Below are the entries; return every line among them that holds the word "value".

Data to use section start

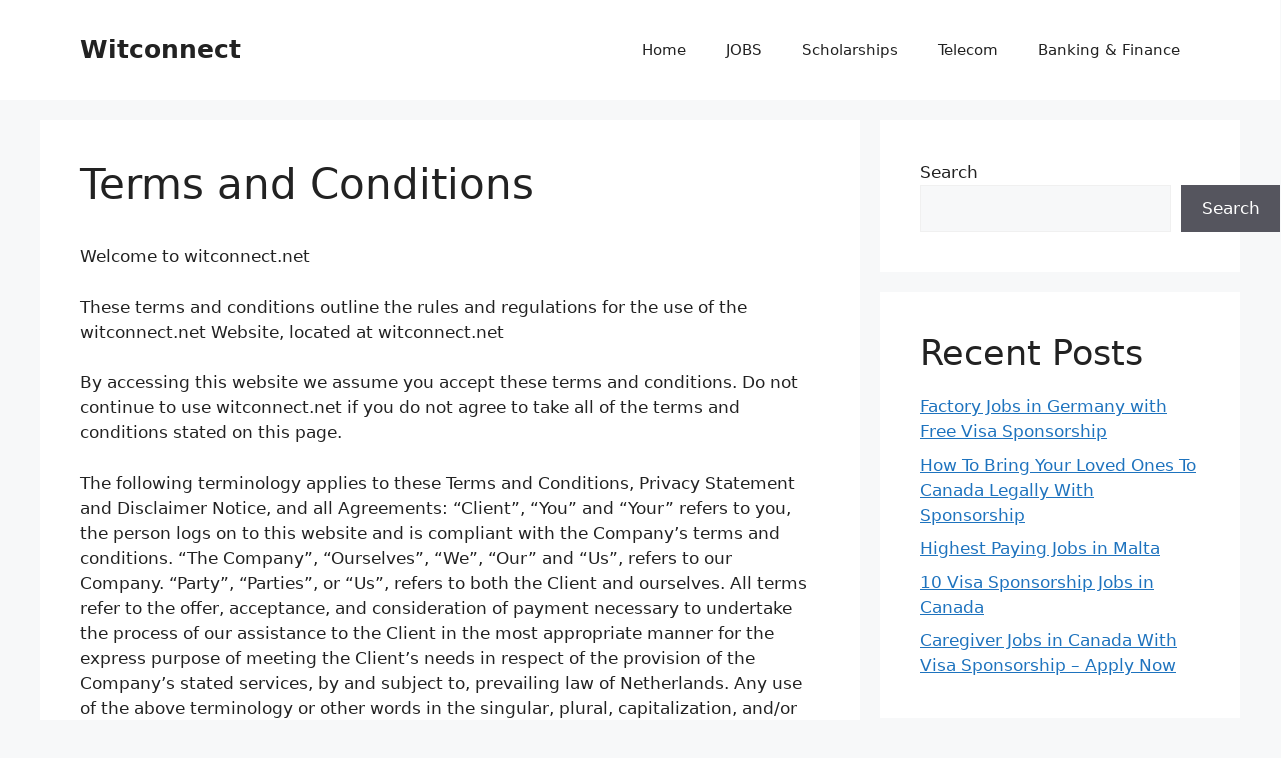

--- FILE ---
content_type: text/html; charset=utf-8
request_url: https://www.google.com/recaptcha/api2/aframe
body_size: 268
content:
<!DOCTYPE HTML><html><head><meta http-equiv="content-type" content="text/html; charset=UTF-8"></head><body><script nonce="WS9eXdzyo4-Yi1jdYjrg-w">/** Anti-fraud and anti-abuse applications only. See google.com/recaptcha */ try{var clients={'sodar':'https://pagead2.googlesyndication.com/pagead/sodar?'};window.addEventListener("message",function(a){try{if(a.source===window.parent){var b=JSON.parse(a.data);var c=clients[b['id']];if(c){var d=document.createElement('img');d.src=c+b['params']+'&rc='+(localStorage.getItem("rc::a")?sessionStorage.getItem("rc::b"):"");window.document.body.appendChild(d);sessionStorage.setItem("rc::e",parseInt(sessionStorage.getItem("rc::e")||0)+1);localStorage.setItem("rc::h",'1768729186284');}}}catch(b){}});window.parent.postMessage("_grecaptcha_ready", "*");}catch(b){}</script></body></html>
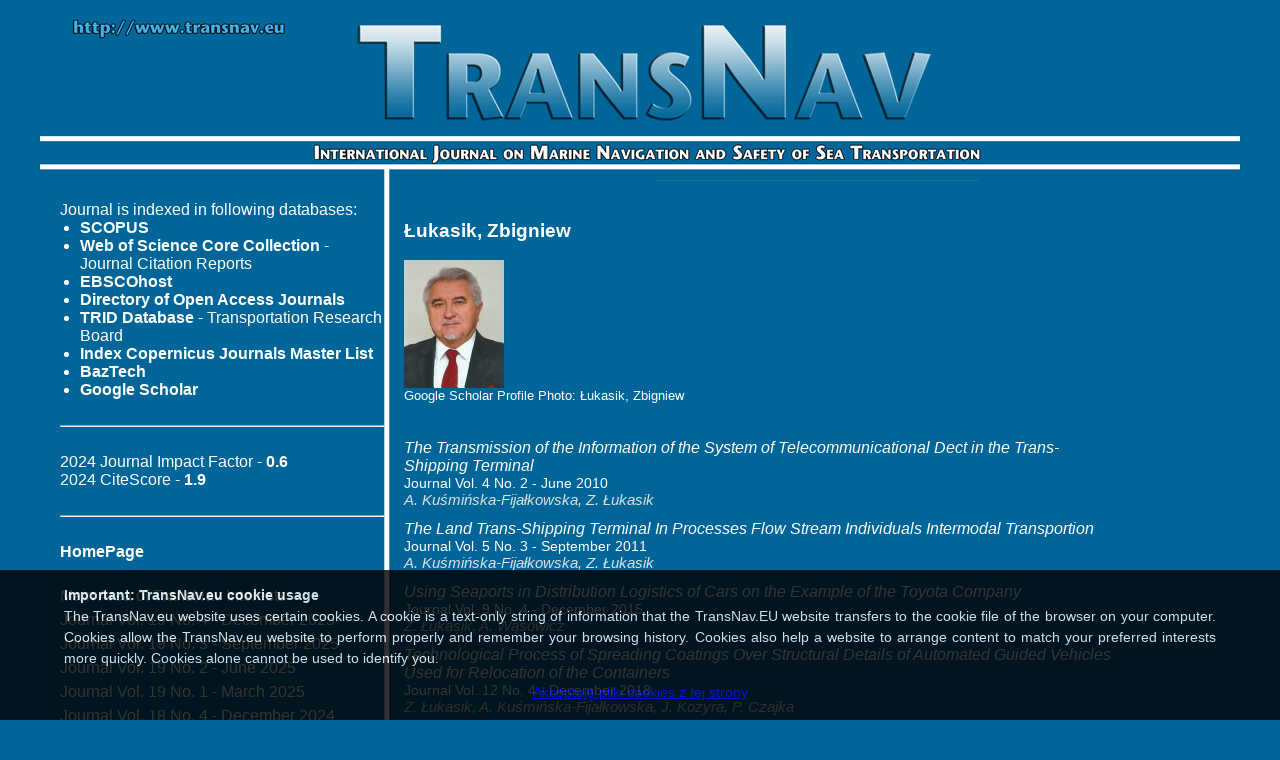

--- FILE ---
content_type: text/html; charset=utf-8
request_url: https://accounts.google.com/o/oauth2/postmessageRelay?parent=https%3A%2F%2Fwww.transnav.eu&jsh=m%3B%2F_%2Fscs%2Fabc-static%2F_%2Fjs%2Fk%3Dgapi.lb.en.OE6tiwO4KJo.O%2Fd%3D1%2Frs%3DAHpOoo_Itz6IAL6GO-n8kgAepm47TBsg1Q%2Fm%3D__features__
body_size: 162
content:
<!DOCTYPE html><html><head><title></title><meta http-equiv="content-type" content="text/html; charset=utf-8"><meta http-equiv="X-UA-Compatible" content="IE=edge"><meta name="viewport" content="width=device-width, initial-scale=1, minimum-scale=1, maximum-scale=1, user-scalable=0"><script src='https://ssl.gstatic.com/accounts/o/2580342461-postmessagerelay.js' nonce="vZAWG31gTjB9BbjNFoIXoA"></script></head><body><script type="text/javascript" src="https://apis.google.com/js/rpc:shindig_random.js?onload=init" nonce="vZAWG31gTjB9BbjNFoIXoA"></script></body></html>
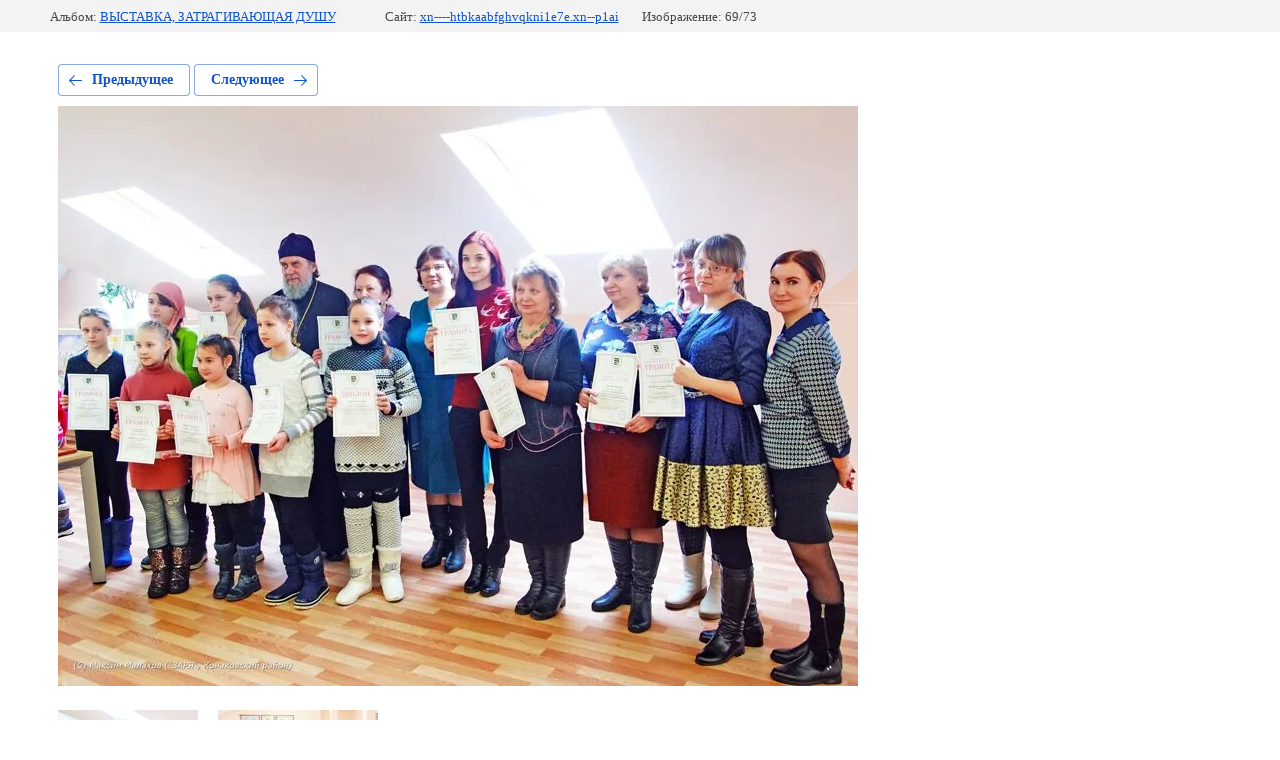

--- FILE ---
content_type: text/html; charset=utf-8
request_url: https://xn----htbkaabfghvqkni1e7e.xn--p1ai/fotogalereya-1/photo/595244461
body_size: 2144
content:
			
	
	
	




	






	<!doctype html>
	<html lang="ru">
	<head>
		<meta charset="UTF-8">
		<meta name="robots" content="all"/>
		<title>69</title>
		<meta http-equiv="Content-Type" content="text/html; charset=UTF-8" />
		<meta name="description" content="69" />
		<meta name="keywords" content="69" />
		<meta name="viewport" content="width=device-width, initial-scale=1.0, maximum-scale=1.0, user-scalable=no">
		
            <!-- 46b9544ffa2e5e73c3c971fe2ede35a5 -->
            <script src='/shared/s3/js/lang/ru.js'></script>
            <script src='/shared/s3/js/common.min.js'></script>
        <link rel='stylesheet' type='text/css' href='/shared/s3/css/calendar.css' /><link rel='stylesheet' type='text/css' href='/shared/highslide-4.1.13/highslide.min.css'/>
<script type='text/javascript' src='/shared/highslide-4.1.13/highslide-full.packed.js'></script>
<script type='text/javascript'>
hs.graphicsDir = '/shared/highslide-4.1.13/graphics/';
hs.outlineType = null;
hs.showCredits = false;
hs.lang={cssDirection:'ltr',loadingText:'Загрузка...',loadingTitle:'Кликните чтобы отменить',focusTitle:'Нажмите чтобы перенести вперёд',fullExpandTitle:'Увеличить',fullExpandText:'Полноэкранный',previousText:'Предыдущий',previousTitle:'Назад (стрелка влево)',nextText:'Далее',nextTitle:'Далее (стрелка вправо)',moveTitle:'Передвинуть',moveText:'Передвинуть',closeText:'Закрыть',closeTitle:'Закрыть (Esc)',resizeTitle:'Восстановить размер',playText:'Слайд-шоу',playTitle:'Слайд-шоу (пробел)',pauseText:'Пауза',pauseTitle:'Приостановить слайд-шоу (пробел)',number:'Изображение %1/%2',restoreTitle:'Нажмите чтобы посмотреть картинку, используйте мышь для перетаскивания. Используйте клавиши вперёд и назад'};</script>

<!--s3_require-->
<link rel="stylesheet" href="/g/basestyle/1.0.1/gallery2/gallery2.css" type="text/css"/>
<link rel="stylesheet" href="/g/basestyle/1.0.1/gallery2/gallery2.blue.css" type="text/css"/>
<script type="text/javascript" src="/g/basestyle/1.0.1/gallery2/gallery2.js" async></script>
<!--/s3_require-->

	</head>
	<body>
		<div class="g-page g-page-gallery2 g-page-gallery2--photo">

		
		
			<div class="g-panel g-panel--fill g-panel--no-rounded g-panel--fixed-top">
	<div class="g-gallery2-info ">
					<div class="g-gallery2-info__item">
				<div class="g-gallery2-info__item-label">Альбом:</div>
				<a href="/fotogalereya-1/album/vystavka-zatragivayushchaya-dushu" class="g-gallery2-info__item-value">ВЫСТАВКА, ЗАТРАГИВАЮЩАЯ ДУШУ</a>
			</div>
				<div class="g-gallery2-info__item">
			<div class="g-gallery2-info__item-label">Сайт:</div>
			<a href="//xn----htbkaabfghvqkni1e7e.xn--p1ai" class="g-gallery2-info__item-value">xn----htbkaabfghvqkni1e7e.xn--p1ai</a>

			<div class="g-gallery2-info__item-label">Изображение: 69/73</div>
		</div>
	</div>
</div>
			<h1></h1>
			
										
										
			
			
			<a href="/fotogalereya-1/photo/595244261" class="g-button g-button--invert g-button--arr-left">Предыдущее</a>
			<a href="/fotogalereya-1/photo/595244661" class="g-button g-button--invert g-button--arr-right">Следующее</a>

			
			<div class="g-gallery2-preview ">
	<img src="/thumb/2/OeI5ir-VH9tmCLwLWNFh-A/800r600/d/69.jpg">
</div>

			
			<a href="/fotogalereya-1/photo/595244261" class="g-gallery2-thumb g-gallery2-thumb--prev">
	<span class="g-gallery2-thumb__image"><img src="/thumb/2/oh65txKZx68hiZXvhw80XQ/160r120/d/68.jpg"></span>
	<span class="g-link g-link--arr-left">Предыдущее</span>
</a>
			
			<a href="/fotogalereya-1/photo/595244661" class="g-gallery2-thumb g-gallery2-thumb--next">
	<span class="g-gallery2-thumb__image"><img src="/thumb/2/Owdcal5d6jd3EoN1wtWYcA/160r120/d/70.jpg"></span>
	<span class="g-link g-link--arr-right">Следующее</span>
</a>
			
			<div class="g-line"><a href="/fotogalereya-1/album/vystavka-zatragivayushchaya-dushu" class="g-button g-button--invert">Вернуться в галерею</a></div>

		
			</div>

	
<!-- assets.bottom -->
<!-- </noscript></script></style> -->
<script src="/my/s3/js/site.min.js?1769082895" ></script>
<script src="/my/s3/js/site/defender.min.js?1769082895" ></script>
<script >/*<![CDATA[*/
var megacounter_key="16dd839427717d171161d50b18f36aff";
(function(d){
    var s = d.createElement("script");
    s.src = "//counter.megagroup.ru/loader.js?"+new Date().getTime();
    s.async = true;
    d.getElementsByTagName("head")[0].appendChild(s);
})(document);
/*]]>*/</script>
<script >/*<![CDATA[*/
$ite.start({"sid":2049347,"vid":2062954,"aid":2430564,"stid":4,"cp":21,"active":true,"domain":"xn----htbkaabfghvqkni1e7e.xn--p1ai","lang":"ru","trusted":false,"debug":false,"captcha":3,"onetap":[{"provider":"vkontakte","provider_id":"51971492","code_verifier":"2WFJGQmFQBMO2NjlM4kOMgZjMDm22NzNEzYGZlT1VIT"}]});
/*]]>*/</script>
<!-- /assets.bottom -->
</body>
	</html>


--- FILE ---
content_type: text/javascript
request_url: https://counter.megagroup.ru/16dd839427717d171161d50b18f36aff.js?r=&s=1280*720*24&u=https%3A%2F%2Fxn----htbkaabfghvqkni1e7e.xn--p1ai%2Ffotogalereya-1%2Fphoto%2F595244461&t=69&fv=0,0&en=1&rld=0&fr=0&callback=_sntnl1769290611242&1769290611242
body_size: 96
content:
//:1
_sntnl1769290611242({date:"Sat, 24 Jan 2026 21:36:51 GMT", res:"1"})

Data to use section end

* **Response**:
				<a href="/fotogalereya-1/album/vystavka-zatragivayushchaya-dushu" class="g-gallery2-info__item-value">ВЫСТАВКА, ЗАТРАГИВАЮЩАЯ ДУШУ</a>
			<a href="//xn----htbkaabfghvqkni1e7e.xn--p1ai" class="g-gallery2-info__item-value">xn----htbkaabfghvqkni1e7e.xn--p1ai</a>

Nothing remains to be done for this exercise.